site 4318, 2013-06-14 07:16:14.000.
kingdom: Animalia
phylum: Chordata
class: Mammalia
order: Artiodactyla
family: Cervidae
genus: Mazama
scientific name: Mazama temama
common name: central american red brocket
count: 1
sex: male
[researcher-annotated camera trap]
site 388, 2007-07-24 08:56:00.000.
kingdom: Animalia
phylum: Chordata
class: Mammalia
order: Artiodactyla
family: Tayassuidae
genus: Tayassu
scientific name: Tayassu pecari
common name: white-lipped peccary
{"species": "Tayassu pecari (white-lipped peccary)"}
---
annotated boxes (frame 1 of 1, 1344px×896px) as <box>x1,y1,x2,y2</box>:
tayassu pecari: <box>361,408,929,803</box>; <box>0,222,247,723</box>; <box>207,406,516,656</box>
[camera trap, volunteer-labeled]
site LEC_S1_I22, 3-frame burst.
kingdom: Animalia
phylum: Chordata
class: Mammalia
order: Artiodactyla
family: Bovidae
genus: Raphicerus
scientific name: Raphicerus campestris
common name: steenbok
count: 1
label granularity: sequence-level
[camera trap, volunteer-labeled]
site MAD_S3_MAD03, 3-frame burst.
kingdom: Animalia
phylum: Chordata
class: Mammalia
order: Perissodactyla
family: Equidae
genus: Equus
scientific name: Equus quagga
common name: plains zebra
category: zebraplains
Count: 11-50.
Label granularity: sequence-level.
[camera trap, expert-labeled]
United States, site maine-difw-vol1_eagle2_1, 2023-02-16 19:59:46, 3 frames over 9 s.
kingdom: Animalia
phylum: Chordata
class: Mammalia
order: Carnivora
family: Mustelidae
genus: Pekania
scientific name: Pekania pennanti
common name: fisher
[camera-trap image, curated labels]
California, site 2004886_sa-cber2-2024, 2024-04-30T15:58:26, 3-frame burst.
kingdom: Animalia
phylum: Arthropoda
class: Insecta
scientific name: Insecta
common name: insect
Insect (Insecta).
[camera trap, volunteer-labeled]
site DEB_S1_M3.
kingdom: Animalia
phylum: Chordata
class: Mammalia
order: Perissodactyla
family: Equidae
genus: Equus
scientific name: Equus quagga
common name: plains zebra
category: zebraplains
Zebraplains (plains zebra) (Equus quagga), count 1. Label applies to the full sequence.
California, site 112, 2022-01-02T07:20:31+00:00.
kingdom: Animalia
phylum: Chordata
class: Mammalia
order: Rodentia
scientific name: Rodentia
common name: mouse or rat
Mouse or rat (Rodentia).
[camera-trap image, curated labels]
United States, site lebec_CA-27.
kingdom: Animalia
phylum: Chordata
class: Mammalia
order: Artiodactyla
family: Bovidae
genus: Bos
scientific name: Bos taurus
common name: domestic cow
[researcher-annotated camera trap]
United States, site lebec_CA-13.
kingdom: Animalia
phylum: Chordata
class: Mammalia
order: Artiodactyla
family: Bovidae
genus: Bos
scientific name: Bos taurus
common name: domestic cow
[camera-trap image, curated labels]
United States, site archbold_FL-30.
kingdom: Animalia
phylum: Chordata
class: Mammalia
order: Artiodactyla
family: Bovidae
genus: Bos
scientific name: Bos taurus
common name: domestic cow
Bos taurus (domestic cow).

-*-*-

TASK GOAL:
Using the listing above, locate the lines that hold "scientific" and copy each one.

EXERCISE SOLUTION:
scientific name: Mazama temama
scientific name: Tayassu pecari
scientific name: Raphicerus campestris
scientific name: Equus quagga
scientific name: Pekania pennanti
scientific name: Insecta
scientific name: Equus quagga
scientific name: Rodentia
scientific name: Bos taurus
scientific name: Bos taurus
scientific name: Bos taurus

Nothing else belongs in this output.